Somatosensory information

Signals that encode information relating to sensory modalities such as hearing, touch and vision.

Action potentials

All-or-none electrical impulses generated at the soma of a neuron. An action potential is rapidly conducted to the axon terminal, where it can activate voltage-gated calcium channels and stimulate transmitter release onto a distinct target neuron.

Membrane potential

The electrical potential of a cell.

Organum vasculosum lamina terminalis

(OVLT). A midline brain structure located in the ventral part of the lamina terminalis and contained within the preoptic area of the hypothalamus.

Subfornical organ

(SFO). A midline brain structure that is located at the dorsal aspect of the lamina terminalis and attached to the hippocampal commissure.

Circumventricular organs

Regions of the brain that lack a blood–brain barrier, such as the organum vasculosum lamina terminalis, subfornical organ and area postrema. Neurons in these regions are directly exposed to circulating substances in the blood.
§
** Exercises **
1. Do these statements agree with the glossary? For each, answer yes or no and quote the glossary's deciding words. (a) The organum vasculosum lamina terminalis lies in the ventral part of the lamina terminalis. (b) Action potentials are generated at the axon terminal of a neuron. (c) The subfornical organ is attached to the hippocampal commissure.
2. Transcribe the part of the glossary that opens with the words containing "The electrical potential" and closes with "of the hypothalamus.".

** Listed records **
§
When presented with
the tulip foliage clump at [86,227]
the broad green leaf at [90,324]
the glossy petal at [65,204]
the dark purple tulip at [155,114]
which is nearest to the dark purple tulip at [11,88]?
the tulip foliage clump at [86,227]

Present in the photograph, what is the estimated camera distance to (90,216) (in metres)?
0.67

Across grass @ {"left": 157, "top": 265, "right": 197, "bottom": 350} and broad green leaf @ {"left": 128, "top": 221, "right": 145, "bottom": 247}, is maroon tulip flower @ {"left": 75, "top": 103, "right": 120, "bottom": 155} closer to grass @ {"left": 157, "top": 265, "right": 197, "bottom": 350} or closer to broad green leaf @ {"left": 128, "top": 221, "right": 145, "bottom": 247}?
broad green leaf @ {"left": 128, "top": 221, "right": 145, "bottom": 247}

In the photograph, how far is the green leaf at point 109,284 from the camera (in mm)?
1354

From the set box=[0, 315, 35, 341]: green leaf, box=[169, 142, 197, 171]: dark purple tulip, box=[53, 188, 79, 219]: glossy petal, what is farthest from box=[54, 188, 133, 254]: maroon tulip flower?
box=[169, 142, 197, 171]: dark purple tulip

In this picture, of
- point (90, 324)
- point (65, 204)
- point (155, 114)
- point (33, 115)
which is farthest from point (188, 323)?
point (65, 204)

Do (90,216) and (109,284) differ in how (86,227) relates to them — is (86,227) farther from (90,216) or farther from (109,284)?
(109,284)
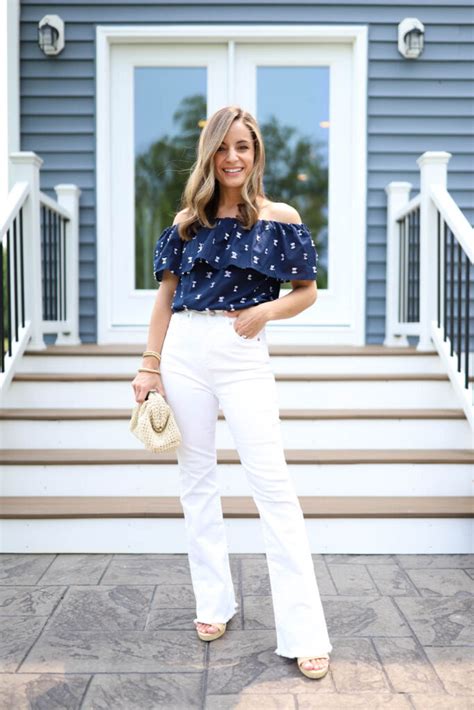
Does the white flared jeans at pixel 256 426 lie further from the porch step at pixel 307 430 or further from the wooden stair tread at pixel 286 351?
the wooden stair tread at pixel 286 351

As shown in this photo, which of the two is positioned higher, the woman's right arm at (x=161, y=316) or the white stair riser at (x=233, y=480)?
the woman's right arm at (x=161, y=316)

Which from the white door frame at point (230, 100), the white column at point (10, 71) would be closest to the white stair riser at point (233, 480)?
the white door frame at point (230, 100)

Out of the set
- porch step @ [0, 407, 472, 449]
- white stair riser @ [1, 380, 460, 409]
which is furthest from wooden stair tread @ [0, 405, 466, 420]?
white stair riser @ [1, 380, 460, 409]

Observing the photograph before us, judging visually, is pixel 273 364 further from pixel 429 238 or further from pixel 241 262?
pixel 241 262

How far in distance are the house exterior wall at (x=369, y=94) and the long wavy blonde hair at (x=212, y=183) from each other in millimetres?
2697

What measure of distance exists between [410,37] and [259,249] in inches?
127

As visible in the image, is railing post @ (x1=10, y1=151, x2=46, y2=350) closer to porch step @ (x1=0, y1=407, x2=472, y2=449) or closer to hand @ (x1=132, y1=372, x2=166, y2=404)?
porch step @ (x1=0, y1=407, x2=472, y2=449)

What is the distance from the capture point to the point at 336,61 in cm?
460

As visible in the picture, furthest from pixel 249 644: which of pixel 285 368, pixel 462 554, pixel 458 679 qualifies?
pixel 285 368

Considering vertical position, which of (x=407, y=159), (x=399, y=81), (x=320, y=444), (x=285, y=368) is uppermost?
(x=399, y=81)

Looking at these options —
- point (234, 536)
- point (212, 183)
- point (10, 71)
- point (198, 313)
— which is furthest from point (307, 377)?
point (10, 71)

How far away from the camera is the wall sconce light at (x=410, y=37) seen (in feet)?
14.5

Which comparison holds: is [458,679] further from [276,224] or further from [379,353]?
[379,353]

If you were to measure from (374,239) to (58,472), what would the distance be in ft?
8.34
§
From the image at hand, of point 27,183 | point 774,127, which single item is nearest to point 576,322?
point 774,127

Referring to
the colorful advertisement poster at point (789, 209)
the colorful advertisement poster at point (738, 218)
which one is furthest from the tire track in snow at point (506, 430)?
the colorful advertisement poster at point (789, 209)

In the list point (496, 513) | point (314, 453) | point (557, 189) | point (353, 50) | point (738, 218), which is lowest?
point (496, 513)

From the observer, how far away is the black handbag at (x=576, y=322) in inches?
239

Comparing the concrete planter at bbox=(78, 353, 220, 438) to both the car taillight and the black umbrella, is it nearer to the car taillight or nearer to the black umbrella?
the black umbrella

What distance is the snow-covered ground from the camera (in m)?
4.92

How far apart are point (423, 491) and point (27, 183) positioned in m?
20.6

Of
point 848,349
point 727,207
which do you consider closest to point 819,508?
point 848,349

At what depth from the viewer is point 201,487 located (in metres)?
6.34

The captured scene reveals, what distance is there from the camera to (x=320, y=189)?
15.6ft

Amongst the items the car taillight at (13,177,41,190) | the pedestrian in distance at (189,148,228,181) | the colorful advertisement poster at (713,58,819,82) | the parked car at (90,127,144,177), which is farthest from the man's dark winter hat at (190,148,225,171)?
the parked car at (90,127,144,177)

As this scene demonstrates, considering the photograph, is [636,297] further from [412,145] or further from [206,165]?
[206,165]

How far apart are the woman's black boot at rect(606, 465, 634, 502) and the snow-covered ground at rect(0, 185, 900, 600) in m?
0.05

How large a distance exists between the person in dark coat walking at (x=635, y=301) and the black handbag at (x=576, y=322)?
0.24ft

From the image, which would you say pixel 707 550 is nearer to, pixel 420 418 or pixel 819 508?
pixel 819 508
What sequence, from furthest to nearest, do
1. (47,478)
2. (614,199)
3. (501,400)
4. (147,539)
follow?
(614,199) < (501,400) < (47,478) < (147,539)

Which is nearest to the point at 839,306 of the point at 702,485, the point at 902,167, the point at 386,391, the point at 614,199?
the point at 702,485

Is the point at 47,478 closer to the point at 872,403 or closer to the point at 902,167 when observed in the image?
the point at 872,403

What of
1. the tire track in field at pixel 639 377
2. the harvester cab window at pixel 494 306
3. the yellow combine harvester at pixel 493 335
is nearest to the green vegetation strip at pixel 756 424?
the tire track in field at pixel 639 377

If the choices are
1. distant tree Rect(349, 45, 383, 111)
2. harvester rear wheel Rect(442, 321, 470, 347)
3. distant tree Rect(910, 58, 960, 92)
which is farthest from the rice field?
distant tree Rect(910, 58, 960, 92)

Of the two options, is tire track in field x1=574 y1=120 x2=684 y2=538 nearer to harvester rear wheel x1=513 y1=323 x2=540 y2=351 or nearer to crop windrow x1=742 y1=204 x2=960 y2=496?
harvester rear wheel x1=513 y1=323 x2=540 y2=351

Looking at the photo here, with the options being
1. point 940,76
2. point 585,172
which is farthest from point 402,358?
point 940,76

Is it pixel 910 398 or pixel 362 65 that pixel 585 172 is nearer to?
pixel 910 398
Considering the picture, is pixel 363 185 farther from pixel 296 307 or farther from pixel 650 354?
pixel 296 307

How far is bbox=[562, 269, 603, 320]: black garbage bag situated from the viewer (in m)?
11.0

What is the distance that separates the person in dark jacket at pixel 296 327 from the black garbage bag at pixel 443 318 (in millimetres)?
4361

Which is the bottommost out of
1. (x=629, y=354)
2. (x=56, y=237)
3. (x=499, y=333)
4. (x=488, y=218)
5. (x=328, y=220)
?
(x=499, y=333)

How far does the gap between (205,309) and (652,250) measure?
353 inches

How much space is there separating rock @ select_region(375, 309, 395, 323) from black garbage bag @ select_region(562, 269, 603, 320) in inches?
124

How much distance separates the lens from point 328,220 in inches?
§
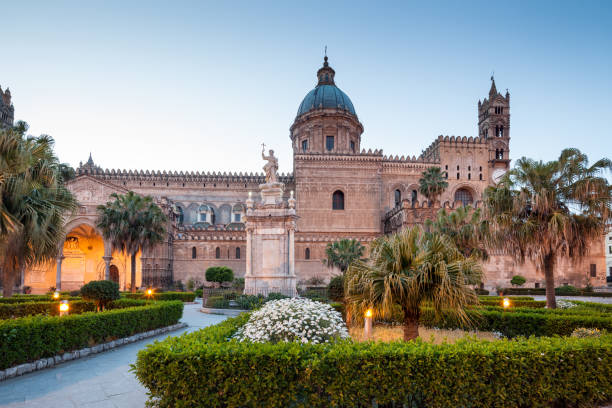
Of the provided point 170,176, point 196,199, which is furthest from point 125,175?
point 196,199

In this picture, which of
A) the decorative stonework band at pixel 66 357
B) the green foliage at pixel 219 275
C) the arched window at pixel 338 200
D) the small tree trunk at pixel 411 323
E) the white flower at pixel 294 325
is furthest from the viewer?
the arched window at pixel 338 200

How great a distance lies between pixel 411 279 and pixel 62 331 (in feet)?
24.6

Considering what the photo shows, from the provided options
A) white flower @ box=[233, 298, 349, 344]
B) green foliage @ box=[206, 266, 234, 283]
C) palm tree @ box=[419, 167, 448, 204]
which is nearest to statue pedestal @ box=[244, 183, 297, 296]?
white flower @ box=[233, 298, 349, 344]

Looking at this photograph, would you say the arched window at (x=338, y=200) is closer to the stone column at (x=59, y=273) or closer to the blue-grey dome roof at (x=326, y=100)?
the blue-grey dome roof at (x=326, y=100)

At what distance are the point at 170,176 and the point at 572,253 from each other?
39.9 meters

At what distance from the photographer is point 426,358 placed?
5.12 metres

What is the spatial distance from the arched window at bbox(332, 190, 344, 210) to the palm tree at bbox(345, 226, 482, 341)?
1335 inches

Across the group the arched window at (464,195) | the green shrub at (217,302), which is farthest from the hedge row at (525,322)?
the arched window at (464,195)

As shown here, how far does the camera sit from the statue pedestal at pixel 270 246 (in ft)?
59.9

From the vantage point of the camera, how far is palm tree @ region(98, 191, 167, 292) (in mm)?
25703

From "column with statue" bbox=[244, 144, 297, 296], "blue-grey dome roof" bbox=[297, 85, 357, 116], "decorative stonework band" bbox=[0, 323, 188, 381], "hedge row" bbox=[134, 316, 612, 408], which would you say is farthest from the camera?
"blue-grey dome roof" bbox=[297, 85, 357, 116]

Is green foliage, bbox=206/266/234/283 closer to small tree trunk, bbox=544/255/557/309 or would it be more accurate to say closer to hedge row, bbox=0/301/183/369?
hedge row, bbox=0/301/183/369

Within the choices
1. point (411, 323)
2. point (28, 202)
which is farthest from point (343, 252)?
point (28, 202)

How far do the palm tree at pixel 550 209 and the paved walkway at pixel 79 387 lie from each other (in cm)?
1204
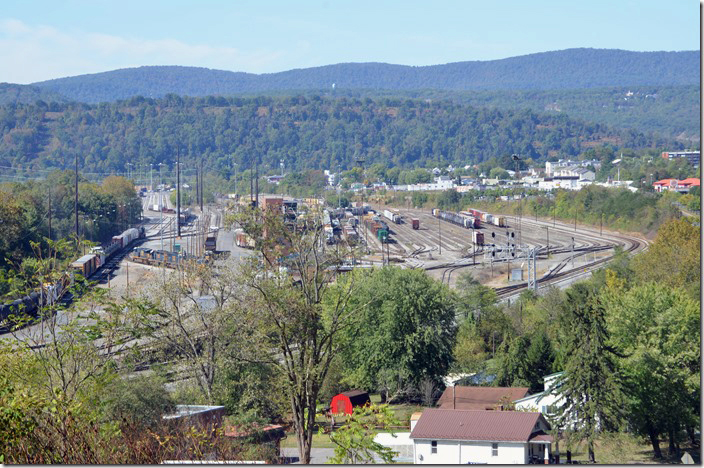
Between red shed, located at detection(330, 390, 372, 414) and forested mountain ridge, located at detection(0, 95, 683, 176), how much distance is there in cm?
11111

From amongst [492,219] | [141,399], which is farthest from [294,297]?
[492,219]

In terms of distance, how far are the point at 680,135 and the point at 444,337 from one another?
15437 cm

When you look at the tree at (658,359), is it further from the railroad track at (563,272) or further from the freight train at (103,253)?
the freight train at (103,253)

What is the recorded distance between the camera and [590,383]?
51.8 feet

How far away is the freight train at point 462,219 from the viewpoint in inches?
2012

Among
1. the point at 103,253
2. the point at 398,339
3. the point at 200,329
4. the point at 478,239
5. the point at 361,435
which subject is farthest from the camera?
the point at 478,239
§
** Problem solutions **
1.
(a) Yes: "located in the ventral part of the lamina terminalis"
(b) No: "generated at the soma of a neuron"
(c) Yes: "attached to the hippocampal commissure"

2.
The electrical potential of a cell.

Organum vasculosum lamina terminalis

(OVLT). A midline brain structure located in the ventral part of the lamina terminalis and contained within the preoptic area of the hypothalamus.